Los hospitales, como las catedrales, son lugares construidos para albergar multitudes. Una muchedumbre que, en ambos lugares, busca la salvación. «Señor, no soy digno de que entres en mi casa pero una palabra tuya bastará para sanarme», dice la liturgia de la Eucaristía y es lo mismo que piensa el enfermo, especialmente en lo que se refiere a la segunda parte de la proposición, al menos en el sentido más actual de la palabra. Salus, en latín, también significa salud, pero sobre todo, salvación. ¿Y a quién va dirigida esa imprecación? Pues al médico, claro, el cual, por mucho que pueda ofender a algunos, hace las funciones de Dios. Lo peor no es que se lo crean los enfermos sino que lo piense el propio médico. Siguiendo con mi comparación entre el hospital y la catedral diríamos que la nave central es el vestíbulo, siempre gigantesco, siempre abierto, las capillas serían los consultorios y los laboratorios, y el quirófano el sancta sanctorum. La cafetería equivaldría al confesionario y la sacristía. Como las catedrales, tampoco los hospitales están acabados del todo pues ambas construcciones tienen que adaptarse a los tiempos; están supeditadas a ellos y cada generación añade, en las unas, una capillita y, en los otros, una sala para albergar un nuevo invento. En su interior hay una mezcolanza de gentes de toda clase y condición: médicos, enfermeras, celadores, enfermos de paso, familiares que esperan nuevas de la madre enferma o de los heridos en un accidente.
Pero los más característicos son los gitanos. Los celadores los temen, las enfermeras los huyen y los médicos no les hacen ni caso.

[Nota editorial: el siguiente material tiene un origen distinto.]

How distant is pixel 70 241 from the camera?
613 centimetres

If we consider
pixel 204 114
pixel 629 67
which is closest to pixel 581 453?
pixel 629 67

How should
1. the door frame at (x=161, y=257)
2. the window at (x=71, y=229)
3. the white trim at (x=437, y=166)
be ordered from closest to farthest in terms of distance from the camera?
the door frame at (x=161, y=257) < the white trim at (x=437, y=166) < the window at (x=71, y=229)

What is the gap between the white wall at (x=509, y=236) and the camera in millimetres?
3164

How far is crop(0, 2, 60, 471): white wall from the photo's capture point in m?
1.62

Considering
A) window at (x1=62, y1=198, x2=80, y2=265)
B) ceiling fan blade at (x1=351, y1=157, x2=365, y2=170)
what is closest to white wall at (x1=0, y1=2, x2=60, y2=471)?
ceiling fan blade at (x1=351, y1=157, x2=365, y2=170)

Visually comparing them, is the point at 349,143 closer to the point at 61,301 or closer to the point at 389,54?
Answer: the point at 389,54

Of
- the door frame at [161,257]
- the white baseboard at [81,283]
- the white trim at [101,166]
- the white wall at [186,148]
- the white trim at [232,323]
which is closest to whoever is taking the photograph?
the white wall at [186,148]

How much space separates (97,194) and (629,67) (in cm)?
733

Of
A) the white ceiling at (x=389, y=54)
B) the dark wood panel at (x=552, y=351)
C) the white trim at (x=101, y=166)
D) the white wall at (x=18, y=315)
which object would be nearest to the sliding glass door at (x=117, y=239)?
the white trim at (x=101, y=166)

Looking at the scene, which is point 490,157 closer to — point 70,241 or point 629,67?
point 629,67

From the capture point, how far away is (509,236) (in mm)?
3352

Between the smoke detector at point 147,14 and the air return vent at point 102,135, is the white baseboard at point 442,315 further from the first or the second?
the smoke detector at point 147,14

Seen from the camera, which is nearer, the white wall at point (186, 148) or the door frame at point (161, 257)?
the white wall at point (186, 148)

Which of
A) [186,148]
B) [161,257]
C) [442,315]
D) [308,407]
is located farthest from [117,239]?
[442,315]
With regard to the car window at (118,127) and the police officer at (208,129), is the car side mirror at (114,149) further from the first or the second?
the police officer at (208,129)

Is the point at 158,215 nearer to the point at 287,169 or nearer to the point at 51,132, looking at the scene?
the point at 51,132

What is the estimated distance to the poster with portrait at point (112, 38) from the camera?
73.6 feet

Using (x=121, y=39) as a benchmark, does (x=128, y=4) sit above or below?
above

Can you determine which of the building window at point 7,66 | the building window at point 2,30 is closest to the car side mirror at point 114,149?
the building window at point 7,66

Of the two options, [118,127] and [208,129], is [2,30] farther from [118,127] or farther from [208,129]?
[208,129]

Entre ellos (hasta hace poco la única etnia diferente a la nuestra que conocíamos en este país) existe una obligación ineludible de acudir al hospital cuando uno de los suyos está ingresado. ¡Ay del gitano que no acuda a la llamada! Como no les permiten pasar a las habitaciones, se apiñan en los vestíbulos o en la cafetería. No les importa. Ellos no han ido a visitar al enfermo sino a ser vistos por el patriarca, que no olvida pasar lista. Un día se llevaba la policía a un gitano y los hijos se lamentaban detrás: «¡Paapa! ¡Paapa! ¿Es que no sabes que ya no se puede pegar a las mujeres?». Por esos espacios gigantescos no sólo deambulan los gitanos, sino todo tipo de familiares que huyen de las abarrotadas habitaciones o de la larga espera ante el quirófano, hay incluso busconas especializadas en ancianos a punto de pasar al otro barrio y, desde hace unos años, abogados en busca de una querella criminal por lesiones que llevarse a la boca, al acecho de cualquier collarín o escayola como los «paparazis» de las clínicas y sanatorios privados a la caza de un famoso con apendicitis. Con esa abigarrada multitud se forman los principales parroquianos de las cafeterías de todos los hospitales del mundo.